Marcelo Morales expulsado, Fernando Gago cruzando miradas con el cuarto árbitro y una derrota que dolió. La caída por 1-0 ante Unión La Calera tenía todos los ingredientes para que en Universidad de Chile estallaran contra el arbitraje. Pero esta vez, nadie mordió el anzuelo.

En pleno Estadio Nacional, y por la Copa Chile, los azules se toparon con una noche áspera: cayeron ante su bestia negra del año, cedieron la punta exclusiva del Grupo D y se quedaron con diez por la segunda amarilla que Diego Flores le mostró a Morales tras sus reclamos. El escenario perfecto para el descargo. Y sin embargo, llegó el silencio.

¿Por qué la U prefirió callar?

Porque el caso de Javier Correa sigue dando vueltas. El delantero de Colo Colo habló de más contra Nicolás Gamboa, fue denunciado y terminó con cuatro fechas de castigo, un antecedente demasiado fresco como para repetir el libreto. En el CDA lo entendieron rápido y decidieron que la pelea se daba adentro de la cancha, no en el Tribunal.

¿Qué dijeron Gago y Tamayo?

Justo lo necesario para no comprometerse. Ni bien lo consultaron, Gago cortó el tema de raíz: “No hablo más de los árbitros, ya quedó claro, ustedes lo vieron y no pasa nada”, disparó el DT, que igual dejó ver su fastidio ante las cámaras de TNT Sports. Su capitán de ocasión, Bianneider Tamayo, calcó la postura. “Con el arbitraje no voy a opinar nada. No son temas que tengan que ver con nosotros. Nos hacemos responsables de lo que sucedió hoy en la cancha”, cerró el colombiano.

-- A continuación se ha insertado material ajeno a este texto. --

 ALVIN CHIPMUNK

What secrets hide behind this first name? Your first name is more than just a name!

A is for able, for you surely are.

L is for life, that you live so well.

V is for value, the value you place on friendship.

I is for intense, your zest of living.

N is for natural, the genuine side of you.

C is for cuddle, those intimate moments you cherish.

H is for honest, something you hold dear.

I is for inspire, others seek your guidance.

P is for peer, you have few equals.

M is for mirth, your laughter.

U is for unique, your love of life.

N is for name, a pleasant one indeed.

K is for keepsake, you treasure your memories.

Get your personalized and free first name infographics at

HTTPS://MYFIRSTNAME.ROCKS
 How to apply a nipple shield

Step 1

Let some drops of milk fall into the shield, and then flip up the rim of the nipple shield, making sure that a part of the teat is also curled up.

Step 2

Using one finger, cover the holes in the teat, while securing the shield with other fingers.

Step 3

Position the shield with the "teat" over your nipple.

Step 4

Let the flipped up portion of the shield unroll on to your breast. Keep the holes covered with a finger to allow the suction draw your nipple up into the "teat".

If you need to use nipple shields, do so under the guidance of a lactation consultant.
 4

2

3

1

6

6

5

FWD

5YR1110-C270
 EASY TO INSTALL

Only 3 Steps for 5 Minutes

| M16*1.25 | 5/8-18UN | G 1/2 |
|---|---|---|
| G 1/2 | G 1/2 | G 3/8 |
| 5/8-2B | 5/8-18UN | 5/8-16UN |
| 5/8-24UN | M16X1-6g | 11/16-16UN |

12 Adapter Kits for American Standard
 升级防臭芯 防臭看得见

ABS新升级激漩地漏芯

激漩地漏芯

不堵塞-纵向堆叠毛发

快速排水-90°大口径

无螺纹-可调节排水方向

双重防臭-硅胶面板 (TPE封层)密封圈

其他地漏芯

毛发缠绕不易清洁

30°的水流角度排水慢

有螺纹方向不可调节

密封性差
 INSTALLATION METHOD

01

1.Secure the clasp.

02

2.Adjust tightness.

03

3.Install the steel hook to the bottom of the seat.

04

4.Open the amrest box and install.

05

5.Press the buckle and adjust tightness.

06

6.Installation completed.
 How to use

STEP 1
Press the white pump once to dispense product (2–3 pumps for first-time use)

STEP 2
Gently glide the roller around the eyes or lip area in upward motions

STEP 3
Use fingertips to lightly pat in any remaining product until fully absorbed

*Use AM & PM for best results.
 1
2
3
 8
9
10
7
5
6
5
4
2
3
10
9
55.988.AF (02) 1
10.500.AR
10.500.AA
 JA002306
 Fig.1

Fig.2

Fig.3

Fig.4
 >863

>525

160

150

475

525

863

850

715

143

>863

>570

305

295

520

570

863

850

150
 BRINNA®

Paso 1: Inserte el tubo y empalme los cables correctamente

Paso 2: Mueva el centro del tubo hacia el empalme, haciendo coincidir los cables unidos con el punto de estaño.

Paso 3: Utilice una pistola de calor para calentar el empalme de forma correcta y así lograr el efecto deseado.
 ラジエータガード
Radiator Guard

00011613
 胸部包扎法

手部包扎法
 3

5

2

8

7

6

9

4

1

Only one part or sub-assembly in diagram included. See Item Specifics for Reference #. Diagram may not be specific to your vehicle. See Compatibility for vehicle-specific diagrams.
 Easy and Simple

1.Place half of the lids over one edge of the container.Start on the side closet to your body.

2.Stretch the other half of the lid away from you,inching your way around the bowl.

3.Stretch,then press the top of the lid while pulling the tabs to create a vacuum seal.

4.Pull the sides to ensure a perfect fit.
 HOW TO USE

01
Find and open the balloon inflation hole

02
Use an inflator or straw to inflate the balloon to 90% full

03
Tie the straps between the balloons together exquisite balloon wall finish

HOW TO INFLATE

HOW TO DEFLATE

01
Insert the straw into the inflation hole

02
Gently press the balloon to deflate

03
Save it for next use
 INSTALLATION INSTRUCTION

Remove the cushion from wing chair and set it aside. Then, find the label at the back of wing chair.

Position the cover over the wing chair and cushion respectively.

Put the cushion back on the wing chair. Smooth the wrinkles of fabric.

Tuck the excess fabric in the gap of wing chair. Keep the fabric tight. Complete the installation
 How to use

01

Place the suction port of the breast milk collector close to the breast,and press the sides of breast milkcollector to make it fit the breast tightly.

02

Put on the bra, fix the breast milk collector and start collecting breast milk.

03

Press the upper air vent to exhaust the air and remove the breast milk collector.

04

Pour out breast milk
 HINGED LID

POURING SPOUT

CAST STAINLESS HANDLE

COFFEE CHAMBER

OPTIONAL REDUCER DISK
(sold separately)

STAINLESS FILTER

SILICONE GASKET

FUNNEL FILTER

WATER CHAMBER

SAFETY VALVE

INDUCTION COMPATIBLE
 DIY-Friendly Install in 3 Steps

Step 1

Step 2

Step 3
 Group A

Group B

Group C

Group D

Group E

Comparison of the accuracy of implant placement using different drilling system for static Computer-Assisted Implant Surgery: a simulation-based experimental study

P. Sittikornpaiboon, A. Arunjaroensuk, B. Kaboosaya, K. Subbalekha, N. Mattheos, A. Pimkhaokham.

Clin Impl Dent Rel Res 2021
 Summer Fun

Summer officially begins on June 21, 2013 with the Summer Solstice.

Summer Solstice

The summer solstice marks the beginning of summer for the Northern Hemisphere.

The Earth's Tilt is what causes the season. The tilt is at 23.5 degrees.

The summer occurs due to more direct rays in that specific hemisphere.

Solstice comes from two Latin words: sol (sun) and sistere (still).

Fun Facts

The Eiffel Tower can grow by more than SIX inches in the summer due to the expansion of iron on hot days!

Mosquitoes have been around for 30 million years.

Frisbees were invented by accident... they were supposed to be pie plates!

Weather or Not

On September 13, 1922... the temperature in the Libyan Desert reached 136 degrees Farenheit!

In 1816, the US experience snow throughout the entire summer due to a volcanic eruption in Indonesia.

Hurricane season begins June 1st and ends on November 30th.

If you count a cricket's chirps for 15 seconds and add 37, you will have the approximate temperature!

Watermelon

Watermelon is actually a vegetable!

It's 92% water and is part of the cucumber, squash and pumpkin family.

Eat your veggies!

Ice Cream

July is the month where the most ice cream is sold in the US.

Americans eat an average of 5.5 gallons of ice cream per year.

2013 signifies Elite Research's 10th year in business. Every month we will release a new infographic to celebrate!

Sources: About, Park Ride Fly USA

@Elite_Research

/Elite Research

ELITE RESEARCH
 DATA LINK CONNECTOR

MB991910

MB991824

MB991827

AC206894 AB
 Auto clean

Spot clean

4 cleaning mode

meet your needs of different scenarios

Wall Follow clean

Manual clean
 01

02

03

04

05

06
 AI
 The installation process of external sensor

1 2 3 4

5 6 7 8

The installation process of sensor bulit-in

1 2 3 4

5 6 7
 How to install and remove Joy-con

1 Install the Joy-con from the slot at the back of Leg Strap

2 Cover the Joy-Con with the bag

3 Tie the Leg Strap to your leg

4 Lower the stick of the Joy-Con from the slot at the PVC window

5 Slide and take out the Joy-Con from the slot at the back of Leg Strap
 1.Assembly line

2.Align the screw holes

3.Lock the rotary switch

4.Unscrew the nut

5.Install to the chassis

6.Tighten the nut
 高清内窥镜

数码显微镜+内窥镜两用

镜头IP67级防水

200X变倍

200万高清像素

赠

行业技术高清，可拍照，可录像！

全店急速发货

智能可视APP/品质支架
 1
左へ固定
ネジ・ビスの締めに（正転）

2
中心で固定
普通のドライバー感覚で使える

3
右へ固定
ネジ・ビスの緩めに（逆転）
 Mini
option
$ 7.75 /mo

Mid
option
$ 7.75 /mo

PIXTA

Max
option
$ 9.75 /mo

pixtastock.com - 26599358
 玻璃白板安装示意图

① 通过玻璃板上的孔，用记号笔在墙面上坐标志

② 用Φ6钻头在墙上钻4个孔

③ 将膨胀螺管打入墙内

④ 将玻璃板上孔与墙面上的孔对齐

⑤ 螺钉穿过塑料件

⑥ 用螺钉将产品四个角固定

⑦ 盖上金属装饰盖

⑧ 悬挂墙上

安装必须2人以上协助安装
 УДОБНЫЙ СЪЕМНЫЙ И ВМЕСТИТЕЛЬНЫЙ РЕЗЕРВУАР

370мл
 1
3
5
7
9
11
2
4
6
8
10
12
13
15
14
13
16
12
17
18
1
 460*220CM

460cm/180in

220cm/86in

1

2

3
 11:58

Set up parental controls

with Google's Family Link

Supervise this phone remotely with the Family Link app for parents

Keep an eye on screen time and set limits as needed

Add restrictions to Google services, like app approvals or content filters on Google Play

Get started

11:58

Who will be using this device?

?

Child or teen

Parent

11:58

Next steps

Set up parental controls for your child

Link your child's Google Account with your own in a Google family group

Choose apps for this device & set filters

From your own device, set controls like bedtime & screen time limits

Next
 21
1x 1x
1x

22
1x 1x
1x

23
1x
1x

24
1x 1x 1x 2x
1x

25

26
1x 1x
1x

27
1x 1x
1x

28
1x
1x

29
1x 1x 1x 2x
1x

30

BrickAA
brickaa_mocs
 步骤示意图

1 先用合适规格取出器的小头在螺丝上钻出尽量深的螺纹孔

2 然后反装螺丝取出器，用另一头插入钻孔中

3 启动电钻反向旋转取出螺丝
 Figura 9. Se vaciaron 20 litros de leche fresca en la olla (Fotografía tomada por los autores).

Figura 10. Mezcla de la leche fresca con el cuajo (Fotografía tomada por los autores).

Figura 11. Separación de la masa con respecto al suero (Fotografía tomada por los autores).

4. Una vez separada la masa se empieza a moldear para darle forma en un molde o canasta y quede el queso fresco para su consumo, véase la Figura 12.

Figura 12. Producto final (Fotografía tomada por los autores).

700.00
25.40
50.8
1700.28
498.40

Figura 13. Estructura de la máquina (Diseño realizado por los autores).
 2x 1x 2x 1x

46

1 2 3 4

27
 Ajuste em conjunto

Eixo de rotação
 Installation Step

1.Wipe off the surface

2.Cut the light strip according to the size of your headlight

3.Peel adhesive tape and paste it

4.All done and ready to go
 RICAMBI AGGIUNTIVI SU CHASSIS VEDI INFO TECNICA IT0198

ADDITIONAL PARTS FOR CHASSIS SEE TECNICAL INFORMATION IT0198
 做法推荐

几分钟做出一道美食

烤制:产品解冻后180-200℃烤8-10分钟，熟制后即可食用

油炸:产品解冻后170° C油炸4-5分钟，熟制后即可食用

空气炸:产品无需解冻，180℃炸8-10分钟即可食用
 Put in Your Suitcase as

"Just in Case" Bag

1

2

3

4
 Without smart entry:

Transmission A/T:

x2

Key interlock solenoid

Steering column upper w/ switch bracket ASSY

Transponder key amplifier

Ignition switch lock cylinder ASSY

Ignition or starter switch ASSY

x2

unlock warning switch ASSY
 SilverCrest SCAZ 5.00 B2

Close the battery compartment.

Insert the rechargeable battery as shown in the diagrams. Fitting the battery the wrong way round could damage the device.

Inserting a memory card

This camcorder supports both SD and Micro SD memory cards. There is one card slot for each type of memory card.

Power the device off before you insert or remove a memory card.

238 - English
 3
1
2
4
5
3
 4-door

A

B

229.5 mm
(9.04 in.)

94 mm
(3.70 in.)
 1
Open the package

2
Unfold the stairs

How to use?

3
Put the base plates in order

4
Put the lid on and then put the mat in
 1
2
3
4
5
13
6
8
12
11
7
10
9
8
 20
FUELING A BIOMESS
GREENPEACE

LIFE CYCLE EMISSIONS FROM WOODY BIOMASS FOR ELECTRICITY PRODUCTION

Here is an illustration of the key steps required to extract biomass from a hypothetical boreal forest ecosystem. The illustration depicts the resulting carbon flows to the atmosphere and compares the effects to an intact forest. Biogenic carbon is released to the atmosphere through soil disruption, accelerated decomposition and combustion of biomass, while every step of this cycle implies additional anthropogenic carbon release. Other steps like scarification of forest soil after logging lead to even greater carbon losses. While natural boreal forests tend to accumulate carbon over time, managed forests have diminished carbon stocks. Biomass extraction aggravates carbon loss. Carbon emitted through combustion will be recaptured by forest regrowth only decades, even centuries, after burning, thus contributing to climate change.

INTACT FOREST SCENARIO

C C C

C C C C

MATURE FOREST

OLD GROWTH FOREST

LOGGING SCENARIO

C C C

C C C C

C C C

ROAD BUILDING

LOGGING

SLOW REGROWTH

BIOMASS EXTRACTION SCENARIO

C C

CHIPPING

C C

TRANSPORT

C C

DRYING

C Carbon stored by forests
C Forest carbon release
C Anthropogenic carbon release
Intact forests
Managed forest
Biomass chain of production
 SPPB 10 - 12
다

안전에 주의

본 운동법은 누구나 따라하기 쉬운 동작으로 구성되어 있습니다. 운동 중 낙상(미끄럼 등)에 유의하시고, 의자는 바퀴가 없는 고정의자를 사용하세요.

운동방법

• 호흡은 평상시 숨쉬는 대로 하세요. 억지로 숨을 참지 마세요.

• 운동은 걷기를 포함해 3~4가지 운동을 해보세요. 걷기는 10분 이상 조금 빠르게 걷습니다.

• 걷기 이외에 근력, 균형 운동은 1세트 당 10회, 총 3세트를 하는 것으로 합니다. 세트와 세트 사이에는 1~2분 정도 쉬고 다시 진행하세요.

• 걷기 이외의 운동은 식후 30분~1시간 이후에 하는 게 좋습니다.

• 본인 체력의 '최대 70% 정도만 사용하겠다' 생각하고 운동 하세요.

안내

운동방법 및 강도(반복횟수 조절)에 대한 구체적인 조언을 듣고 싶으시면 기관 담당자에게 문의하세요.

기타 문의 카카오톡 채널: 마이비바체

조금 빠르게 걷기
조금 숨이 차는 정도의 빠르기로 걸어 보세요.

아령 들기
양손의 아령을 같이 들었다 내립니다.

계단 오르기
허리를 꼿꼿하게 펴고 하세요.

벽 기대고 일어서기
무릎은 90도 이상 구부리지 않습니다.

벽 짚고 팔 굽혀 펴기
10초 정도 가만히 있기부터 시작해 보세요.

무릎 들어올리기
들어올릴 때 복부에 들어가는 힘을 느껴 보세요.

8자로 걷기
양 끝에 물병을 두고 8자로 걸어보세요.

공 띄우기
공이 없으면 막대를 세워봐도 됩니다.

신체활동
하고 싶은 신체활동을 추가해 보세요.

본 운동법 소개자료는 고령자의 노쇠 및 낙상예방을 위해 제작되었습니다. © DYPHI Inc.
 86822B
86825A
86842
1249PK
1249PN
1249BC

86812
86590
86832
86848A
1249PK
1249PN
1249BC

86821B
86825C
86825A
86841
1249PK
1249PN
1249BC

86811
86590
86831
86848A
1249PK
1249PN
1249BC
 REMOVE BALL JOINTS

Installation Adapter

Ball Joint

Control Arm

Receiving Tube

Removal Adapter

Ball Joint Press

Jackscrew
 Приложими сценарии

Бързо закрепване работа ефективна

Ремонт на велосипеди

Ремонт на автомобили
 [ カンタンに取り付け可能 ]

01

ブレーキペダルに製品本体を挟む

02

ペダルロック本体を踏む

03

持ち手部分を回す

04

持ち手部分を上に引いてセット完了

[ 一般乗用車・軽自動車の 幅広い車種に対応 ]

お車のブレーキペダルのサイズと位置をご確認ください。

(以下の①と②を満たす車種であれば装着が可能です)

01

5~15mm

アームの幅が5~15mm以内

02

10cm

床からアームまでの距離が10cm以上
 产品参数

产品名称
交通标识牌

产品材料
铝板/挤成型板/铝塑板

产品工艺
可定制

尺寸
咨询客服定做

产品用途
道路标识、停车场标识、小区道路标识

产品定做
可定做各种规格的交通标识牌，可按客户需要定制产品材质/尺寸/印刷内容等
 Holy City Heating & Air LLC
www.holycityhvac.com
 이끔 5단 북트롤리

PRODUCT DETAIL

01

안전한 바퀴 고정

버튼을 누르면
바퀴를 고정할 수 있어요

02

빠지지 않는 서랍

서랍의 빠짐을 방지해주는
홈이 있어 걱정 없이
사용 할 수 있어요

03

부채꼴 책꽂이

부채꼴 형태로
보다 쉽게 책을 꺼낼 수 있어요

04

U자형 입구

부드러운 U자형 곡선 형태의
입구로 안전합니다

El contraste no puede ser mayor: mientras en Macul apuran una apelación para salvar a su goleador, en La Cisterna eligieron guardar silencio y ahorrarse el dolor de cabeza. Una jugada aprendida a fuerza de ver el error ajeno, con la mira puesta ahora en recuperar el rumbo antes del cierre de la fase grupal.